STATED EXERCISE:
Print every line of the items below verbatim, leaving out the pictures.

* START EXTRACTED INFORMATION *

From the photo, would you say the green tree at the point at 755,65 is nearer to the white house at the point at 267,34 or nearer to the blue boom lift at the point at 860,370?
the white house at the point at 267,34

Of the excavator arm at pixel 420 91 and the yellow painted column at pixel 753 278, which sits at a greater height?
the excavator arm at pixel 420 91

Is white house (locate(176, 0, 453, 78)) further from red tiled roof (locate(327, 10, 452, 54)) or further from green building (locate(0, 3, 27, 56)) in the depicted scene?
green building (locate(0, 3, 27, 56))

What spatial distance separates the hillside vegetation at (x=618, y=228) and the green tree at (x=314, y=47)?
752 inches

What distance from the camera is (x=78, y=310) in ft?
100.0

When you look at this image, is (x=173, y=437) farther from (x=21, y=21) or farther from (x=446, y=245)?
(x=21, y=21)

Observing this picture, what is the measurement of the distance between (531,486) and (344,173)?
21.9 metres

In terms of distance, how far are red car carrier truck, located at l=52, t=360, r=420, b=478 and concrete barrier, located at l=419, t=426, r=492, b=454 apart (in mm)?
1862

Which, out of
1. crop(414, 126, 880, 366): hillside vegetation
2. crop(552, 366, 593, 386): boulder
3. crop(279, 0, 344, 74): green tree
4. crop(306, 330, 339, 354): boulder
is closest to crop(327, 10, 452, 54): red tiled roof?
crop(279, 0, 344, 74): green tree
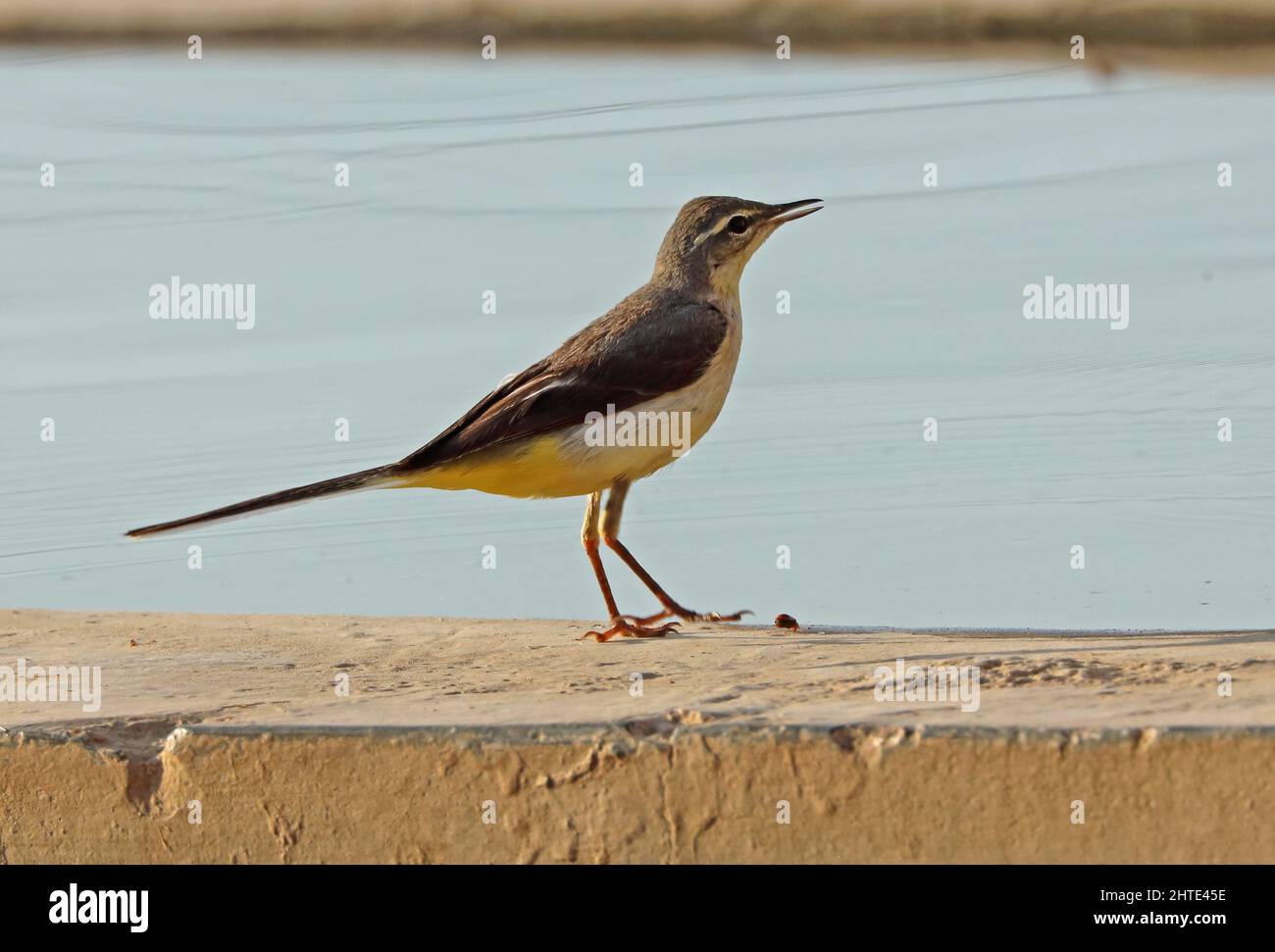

* END EXTRACTED INFORMATION *

THE SOLUTION:
From the photo, would you say the green tree at the point at 755,65 is nearer to the white house at the point at 267,34 or nearer to the blue boom lift at the point at 860,370?
the white house at the point at 267,34

Of the excavator arm at pixel 420 91 and the yellow painted column at pixel 753 278, which sits at a greater height?
the excavator arm at pixel 420 91

Is white house (locate(176, 0, 453, 78)) further from red tiled roof (locate(327, 10, 452, 54)) or further from green building (locate(0, 3, 27, 56)) in the depicted scene?
green building (locate(0, 3, 27, 56))

What spatial distance separates the hillside vegetation at (x=618, y=228) and the green tree at (x=314, y=47)?
752 inches

What distance from the camera is (x=78, y=310) in ft?
100.0

When you look at this image, is (x=173, y=437) farther from (x=21, y=21) or farther from (x=446, y=245)?
(x=21, y=21)

Observing this picture, what is the measurement of the distance between (531,486) and (344,173)?
21.9 metres

In terms of distance, how far are red car carrier truck, located at l=52, t=360, r=420, b=478 and concrete barrier, located at l=419, t=426, r=492, b=454 apart (in mm)?
1862

Which, out of
1. crop(414, 126, 880, 366): hillside vegetation
2. crop(552, 366, 593, 386): boulder
3. crop(279, 0, 344, 74): green tree
4. crop(306, 330, 339, 354): boulder
is closest to crop(327, 10, 452, 54): red tiled roof?
crop(279, 0, 344, 74): green tree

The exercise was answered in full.